Fourteen years ago, Maureen Russo died at 37 from cervical cancer. So, her younger sister, Eileen Duffey-Lind of Falmouth, a pediatric oncology nurse, and other family members organized
Team Maureen for the Pan-Mass Challenge, the biking event that raises money for cancer research.
But soon after, the Food and Drug Administration approved
Gardasil as a vaccine to protect against HPV, or human papillomavirus, which can cause cervical and other types of cancer. HPV is the most common sexually transmitted disease, according to the Centers for Disease Control, yet most of those infected with it have no symptoms or know they are carriers. But the virus can be deadly, causing not only genital warts but cancers of the cervix, vulva, vagina, penis, anus and oropharynx (back of the throat).
At one time, cervical cancer was the leading cause of cancer death for women in the United States, according to the CDC., although the number of cases and deaths have decreased significantly as the result of more women getting regular
Pap tests. That said, more than were reported in the United States in 2017, and the CDC estimates about 12,000 cases of cervical cancer 3,500 new cases of HPV-associated oropharyngeal cancers are diagnosed in women and about 16,200 are diagnosed in men each year in the United States.
With the release of the vaccine, Team Maureen changed gears from research to prevention.
“Basically, our motive was, if we could just prevent it, it would be so much better and save families so much heartache,” said Kelly Welch, executive director and the Falmouth-based organization’s only paid staff.

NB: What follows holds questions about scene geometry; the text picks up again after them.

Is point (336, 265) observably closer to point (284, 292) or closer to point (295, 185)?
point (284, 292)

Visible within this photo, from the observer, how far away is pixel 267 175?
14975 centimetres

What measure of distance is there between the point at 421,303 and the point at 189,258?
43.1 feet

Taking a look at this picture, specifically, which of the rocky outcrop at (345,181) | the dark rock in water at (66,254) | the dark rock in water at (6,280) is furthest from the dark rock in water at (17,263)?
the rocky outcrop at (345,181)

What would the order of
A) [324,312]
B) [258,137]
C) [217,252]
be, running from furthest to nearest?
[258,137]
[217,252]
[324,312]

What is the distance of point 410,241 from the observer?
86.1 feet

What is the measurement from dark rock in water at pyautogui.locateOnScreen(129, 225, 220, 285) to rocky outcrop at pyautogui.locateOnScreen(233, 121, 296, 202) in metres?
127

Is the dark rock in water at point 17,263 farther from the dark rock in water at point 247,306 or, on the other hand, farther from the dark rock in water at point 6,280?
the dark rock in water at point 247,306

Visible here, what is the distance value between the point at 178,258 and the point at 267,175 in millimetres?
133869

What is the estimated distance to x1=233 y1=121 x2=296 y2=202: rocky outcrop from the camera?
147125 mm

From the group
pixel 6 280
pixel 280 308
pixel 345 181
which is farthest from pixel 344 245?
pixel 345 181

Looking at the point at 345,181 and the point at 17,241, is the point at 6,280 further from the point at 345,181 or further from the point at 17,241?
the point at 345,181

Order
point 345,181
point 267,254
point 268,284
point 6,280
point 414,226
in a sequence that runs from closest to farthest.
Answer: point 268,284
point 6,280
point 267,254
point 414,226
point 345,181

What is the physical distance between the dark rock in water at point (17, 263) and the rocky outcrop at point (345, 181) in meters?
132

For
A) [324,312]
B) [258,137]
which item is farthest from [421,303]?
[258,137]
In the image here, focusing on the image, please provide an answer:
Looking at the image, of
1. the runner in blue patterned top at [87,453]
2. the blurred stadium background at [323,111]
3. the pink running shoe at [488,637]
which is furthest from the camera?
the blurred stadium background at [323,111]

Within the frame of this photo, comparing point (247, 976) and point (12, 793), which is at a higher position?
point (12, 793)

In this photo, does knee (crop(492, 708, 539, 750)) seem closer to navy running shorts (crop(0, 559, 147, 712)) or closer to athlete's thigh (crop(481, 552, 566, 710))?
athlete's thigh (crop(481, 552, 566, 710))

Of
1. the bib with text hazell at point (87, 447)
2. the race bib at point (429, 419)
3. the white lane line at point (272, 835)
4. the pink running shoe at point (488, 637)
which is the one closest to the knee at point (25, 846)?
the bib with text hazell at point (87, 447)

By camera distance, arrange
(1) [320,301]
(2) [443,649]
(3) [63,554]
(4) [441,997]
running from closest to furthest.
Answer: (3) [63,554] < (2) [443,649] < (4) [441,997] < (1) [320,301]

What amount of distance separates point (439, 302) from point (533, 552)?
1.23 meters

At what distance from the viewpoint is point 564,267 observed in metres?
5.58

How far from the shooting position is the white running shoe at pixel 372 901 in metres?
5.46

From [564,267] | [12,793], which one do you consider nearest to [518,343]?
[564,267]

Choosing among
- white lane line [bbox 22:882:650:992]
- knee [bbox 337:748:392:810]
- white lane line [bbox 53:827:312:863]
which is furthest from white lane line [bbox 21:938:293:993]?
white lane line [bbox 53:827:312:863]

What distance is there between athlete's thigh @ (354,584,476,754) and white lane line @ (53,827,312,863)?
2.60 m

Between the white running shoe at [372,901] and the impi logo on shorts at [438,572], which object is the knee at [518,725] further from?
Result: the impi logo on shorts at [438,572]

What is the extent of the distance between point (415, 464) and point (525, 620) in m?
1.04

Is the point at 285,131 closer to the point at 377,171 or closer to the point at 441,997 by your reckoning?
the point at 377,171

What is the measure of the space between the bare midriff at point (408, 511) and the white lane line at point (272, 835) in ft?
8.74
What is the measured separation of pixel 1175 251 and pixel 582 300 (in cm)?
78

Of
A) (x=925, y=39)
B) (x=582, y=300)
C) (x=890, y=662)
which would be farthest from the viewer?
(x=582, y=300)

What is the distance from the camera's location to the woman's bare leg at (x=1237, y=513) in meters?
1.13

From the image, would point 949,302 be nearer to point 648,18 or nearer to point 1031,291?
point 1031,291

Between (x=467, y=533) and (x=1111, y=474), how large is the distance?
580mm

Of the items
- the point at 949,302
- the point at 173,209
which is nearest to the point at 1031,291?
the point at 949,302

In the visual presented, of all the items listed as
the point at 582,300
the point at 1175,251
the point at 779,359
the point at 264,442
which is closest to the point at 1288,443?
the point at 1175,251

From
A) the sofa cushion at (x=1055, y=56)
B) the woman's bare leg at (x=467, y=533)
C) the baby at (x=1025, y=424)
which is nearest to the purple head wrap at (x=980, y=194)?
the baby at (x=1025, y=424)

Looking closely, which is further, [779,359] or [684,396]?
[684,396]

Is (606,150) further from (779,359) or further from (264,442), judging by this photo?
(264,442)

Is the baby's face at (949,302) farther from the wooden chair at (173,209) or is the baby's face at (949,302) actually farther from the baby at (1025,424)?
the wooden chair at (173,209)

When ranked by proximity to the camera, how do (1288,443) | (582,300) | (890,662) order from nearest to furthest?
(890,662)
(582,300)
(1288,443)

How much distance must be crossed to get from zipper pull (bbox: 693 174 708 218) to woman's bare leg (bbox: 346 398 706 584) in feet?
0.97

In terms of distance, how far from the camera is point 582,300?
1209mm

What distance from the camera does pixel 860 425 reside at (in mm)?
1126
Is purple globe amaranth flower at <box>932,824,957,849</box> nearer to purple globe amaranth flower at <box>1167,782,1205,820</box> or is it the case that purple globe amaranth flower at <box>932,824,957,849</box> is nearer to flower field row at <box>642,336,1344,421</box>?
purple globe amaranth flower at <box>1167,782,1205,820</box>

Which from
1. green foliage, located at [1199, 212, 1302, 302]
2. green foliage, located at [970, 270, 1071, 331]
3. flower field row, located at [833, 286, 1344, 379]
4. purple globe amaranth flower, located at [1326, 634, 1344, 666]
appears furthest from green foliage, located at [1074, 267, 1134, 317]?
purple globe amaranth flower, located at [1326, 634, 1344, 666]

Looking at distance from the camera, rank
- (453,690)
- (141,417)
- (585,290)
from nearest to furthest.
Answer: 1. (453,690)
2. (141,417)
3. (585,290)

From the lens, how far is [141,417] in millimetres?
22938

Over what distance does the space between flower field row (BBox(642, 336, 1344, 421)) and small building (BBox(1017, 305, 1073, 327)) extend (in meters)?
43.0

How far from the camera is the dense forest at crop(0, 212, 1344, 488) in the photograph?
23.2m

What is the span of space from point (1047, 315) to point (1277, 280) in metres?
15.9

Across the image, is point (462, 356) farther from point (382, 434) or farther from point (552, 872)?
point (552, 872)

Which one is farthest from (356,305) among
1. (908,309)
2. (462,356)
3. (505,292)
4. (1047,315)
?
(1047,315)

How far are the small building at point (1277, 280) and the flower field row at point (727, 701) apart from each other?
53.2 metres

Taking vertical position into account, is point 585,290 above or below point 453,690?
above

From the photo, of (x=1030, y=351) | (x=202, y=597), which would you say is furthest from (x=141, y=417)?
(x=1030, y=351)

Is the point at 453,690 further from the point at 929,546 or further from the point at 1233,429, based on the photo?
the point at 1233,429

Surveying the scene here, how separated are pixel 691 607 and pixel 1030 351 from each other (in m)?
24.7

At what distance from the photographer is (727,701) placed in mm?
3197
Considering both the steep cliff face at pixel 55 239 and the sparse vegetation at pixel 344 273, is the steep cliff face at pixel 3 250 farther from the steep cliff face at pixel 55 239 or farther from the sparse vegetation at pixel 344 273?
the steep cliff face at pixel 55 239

One of their efforts is to encourage vaccination. The CDC recommends two doses of the HPV vaccine for children up to age 15. Those who start after 15 need three doses over six months. The CDC says that because of the vaccine, infections of the HPV that causes cancers and genital warts have dropped 86 percent among teen girls and 71 percent among young adult women. The percentage of cervical precancers caused by HPV types linked to cervical cancer has dropped by 40 percent in vaccinated women.
Spreading the Word
Team Maureen is now focused solely on spreading the word about the connection between HPV and cancer and the importance of prevention and early detection through screening.
“In a normal year, we do tons of community education,” Welch said. “We go to community health events, fairs, pride events, the Falmouth road race -- any place you can interact with larger numbers of people.”
This not being a “normal” year, Team Maureen has developed materials to be distributed to students and offered online training for doctors, nurses, physician assistants, dentists and hygienists. Welch said.
“That’s a continuing piece of our work that hasn’t changed over COVID,” she said. “We just do it via Zoom instead of in person.”
All of these programs are supported by donations and grants, including this year’s $16,913 Community Benefits initiative grant from Cape Cod Healthcare (CCHC). In 2021, CCHC will award $299,608 in grants to groups working to improve the health and wellness of the Cape Cod community.
The CCHC grant will help support a new Team Maureen initiative called “Getting Back to Cancer Prevention,” Welch said. The goal is to remind people about the danger of missing regular screenings such as Pap and HPV tests, and dental check-ups during the pandemic.
Team Maureen will use social media, TV and print content to get people back into the habit of vaccinations, annual doctor's visits, dental appointments and cervical cancer screenings, Welch said.
“Whether people realize it or not, when they go to the dentist and the dentist feels their throat and wraps their tongue in gauze and yanks it around their mouth, they’re looking for those cancers,” Welch said. “We know that oropharyngeal cancer is skyrocketing and almost all of it is HPV.
“We really don’t want people to be putting those off.”